We all have our favourite brands and flavours. It's crisp, refreshing, and zero calories. And that makes us feel good about our beverage choice. We're talking about sparkling water, of course! According to Business News This Week, sparkling water is a healthy soda embodiment, with added nutrients to keep the consumers active throughout the day. This concept is still fairly new in India against the traditionally cherished sugar-infused pop soda. But how does it affect your pearly whites? Is sparkling water bad for your teeth? We've got all the sparling water answers you need.
Is Sparkling Water Bad For Your Teeth?
If you asked your dentist for their thoughts on soda, they'd recommend avoiding it. Why? Two big reasons:
- Sugar — soda has an abundance of it, leading to tooth decay and cavities
- Acid — most sodas are highly acidic, contributing to tooth erosion
So now you know what not to drink. Some healthier alternatives to drink include water, milk, and you guessed it — unsweetened sparkling water.

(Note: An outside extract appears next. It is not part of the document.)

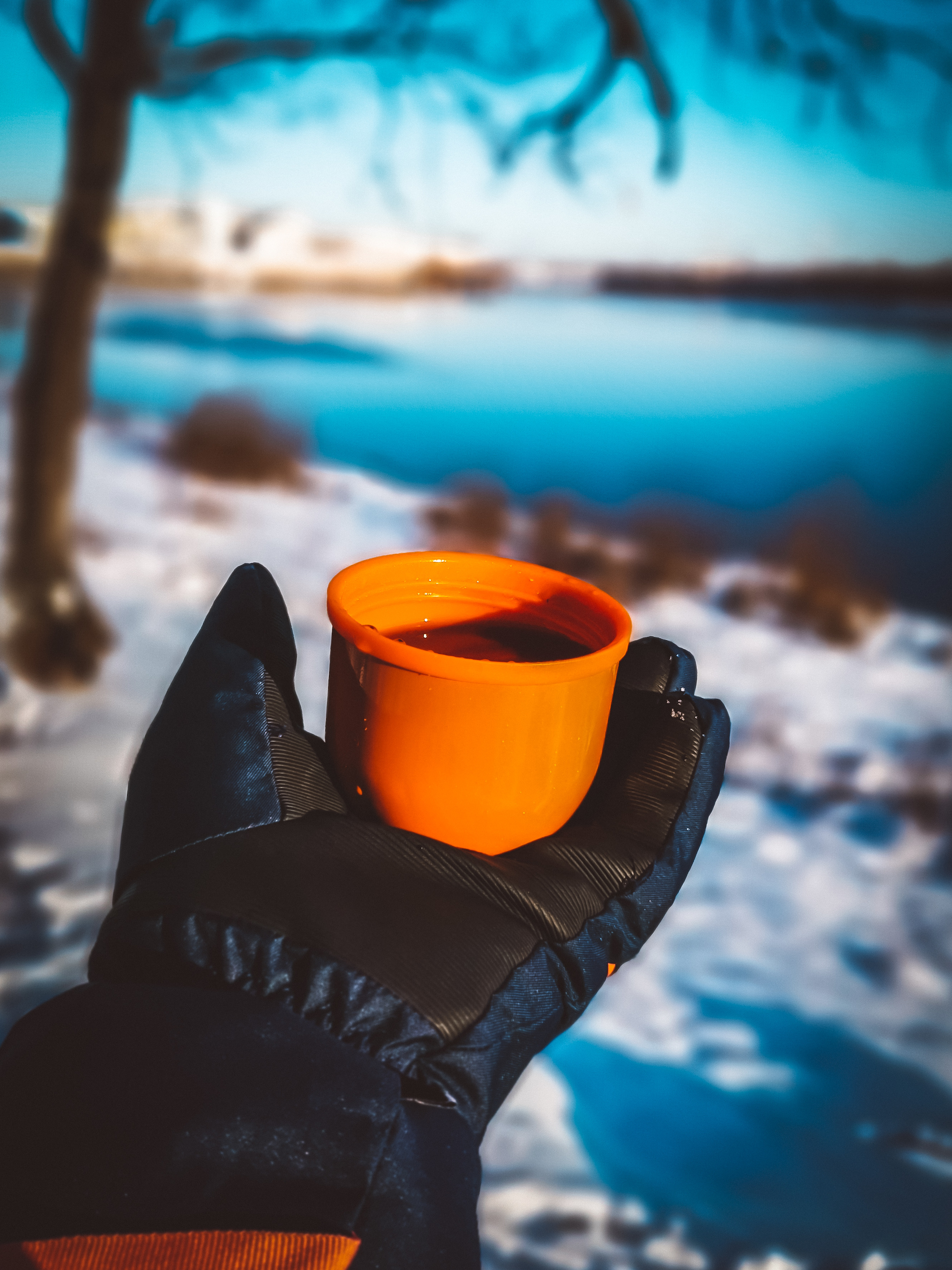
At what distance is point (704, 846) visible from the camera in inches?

That fizzy refreshment in your sparkling water, it's caused by carbonation. And it's the carbonation that has some concerned. So is carbonated water bad for your teeth? According to Hindustan Times, a recent study had revealed that prolonged consumption of sports drinks may be linked to a condition known as erosive tooth wear, in which acids eat away the tooth's smooth hard enamel coating and trickle into the bonelike material underneath, causing the tooth to soften and weaken. So does minimally erosive equate to "bad"?

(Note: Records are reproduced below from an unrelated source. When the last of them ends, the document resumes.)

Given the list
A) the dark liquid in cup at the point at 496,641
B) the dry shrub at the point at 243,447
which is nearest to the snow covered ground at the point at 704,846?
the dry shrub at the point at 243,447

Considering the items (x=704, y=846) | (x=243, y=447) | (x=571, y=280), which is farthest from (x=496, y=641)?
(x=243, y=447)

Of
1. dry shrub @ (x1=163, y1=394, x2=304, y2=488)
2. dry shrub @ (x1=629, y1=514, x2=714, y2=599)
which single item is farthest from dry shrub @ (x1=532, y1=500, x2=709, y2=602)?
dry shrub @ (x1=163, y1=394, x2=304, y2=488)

Sparkling water is much less erosive than other beverages. Which is good — so it's not bad for you. " For an average, healthy person, carbonated, sugar-free beverages are not going to be a main cavity-causing factor," according to the U.S. News & World Report article. However, it's not necessarily good for you. It's great to replace soda with sparkling water, but don't replace water with fluoride over its sparkling counterpart.

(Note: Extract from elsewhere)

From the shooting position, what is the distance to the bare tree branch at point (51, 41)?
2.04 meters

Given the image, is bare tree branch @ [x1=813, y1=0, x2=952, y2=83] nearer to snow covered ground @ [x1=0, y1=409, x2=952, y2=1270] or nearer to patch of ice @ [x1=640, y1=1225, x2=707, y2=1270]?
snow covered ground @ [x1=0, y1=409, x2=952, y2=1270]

To battles against cavities and enamel erosion, there are a few things you can do.
- Brush with specially formulated toothpaste to help strengthen tooth enamel, replenish natural calcium, and protect against tooth sensitivity
- See your dentist regularly to detect signs of tooth decay early when it is easy to correct or reverse
Now you know the truth about sparkling water — it isn't bad for your teeth. You also understand what's needed to keep your teeth healthy while you enjoy something fizzy.
This article is intended to promote understanding of and knowledge about general oral health topics. It is not intended to be a substitute for professional advice, diagnosis or treatment. Always seek the advice of your dentist or other qualified healthcare provider with any questions you may have regarding a medical condition or treatment.